Exercise details: Please copy the data exactly as it stands, minus the images.

(Dataset entries)
·····

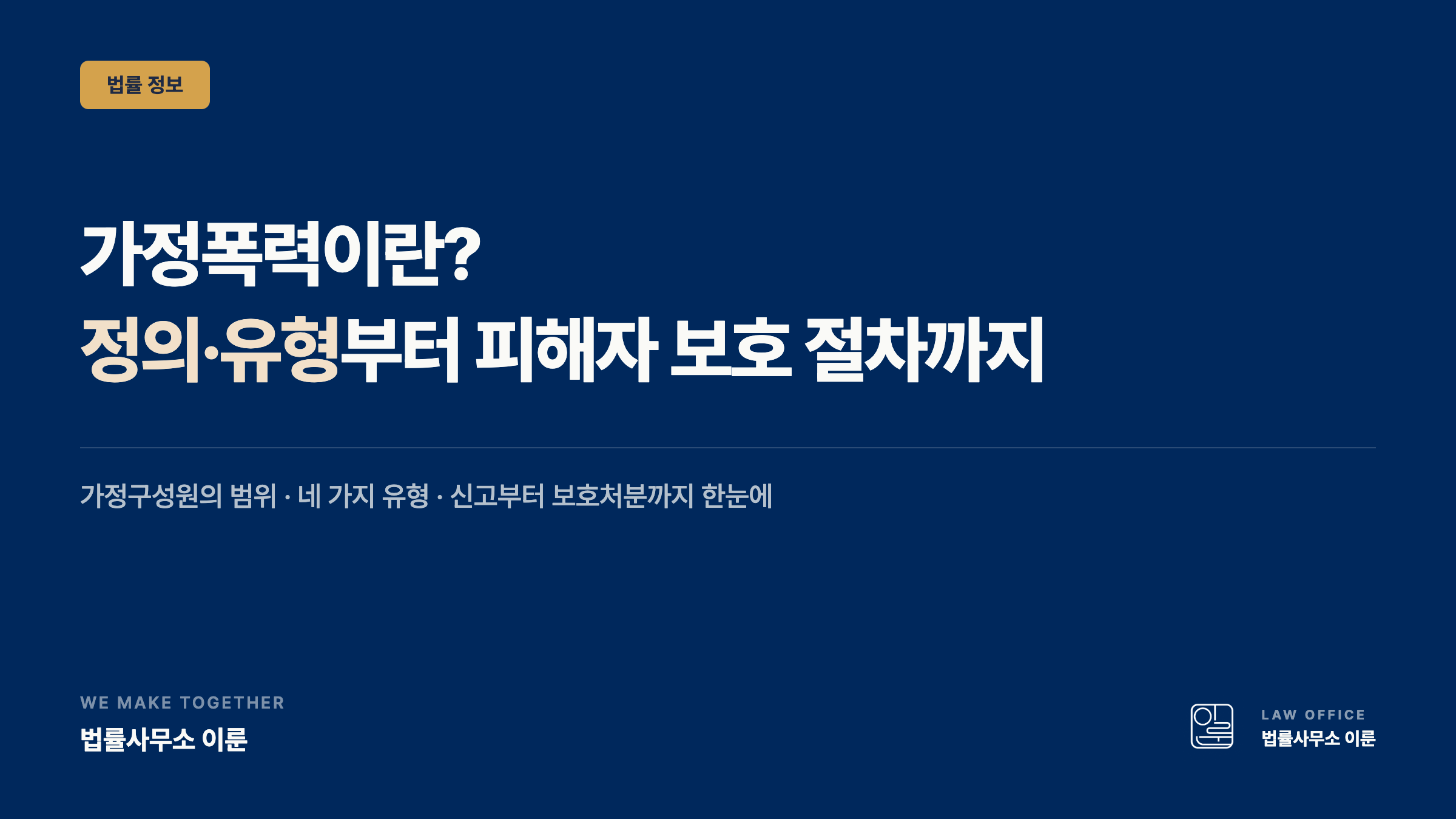 법률 정보

가정폭력이란?
정의·유형부터 피해자 보호 절차까지

가정구성원의 범위 · 네 가지 유형 · 신고부터 보호처분까지 한눈에

WE MAKE TOGETHER
법률사무소 이룬

LAW OFFICE
법률사무소 이룬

·····

Answer to this task:
 법률 정보

가정폭력이란?
정의·유형부터 피해자 보호 절차까지

가정구성원의 범위 · 네 가지 유형 · 신고부터 보호처분까지 한눈에

WE MAKE TOGETHER
법률사무소 이룬

LAW OFFICE
법률사무소 이룬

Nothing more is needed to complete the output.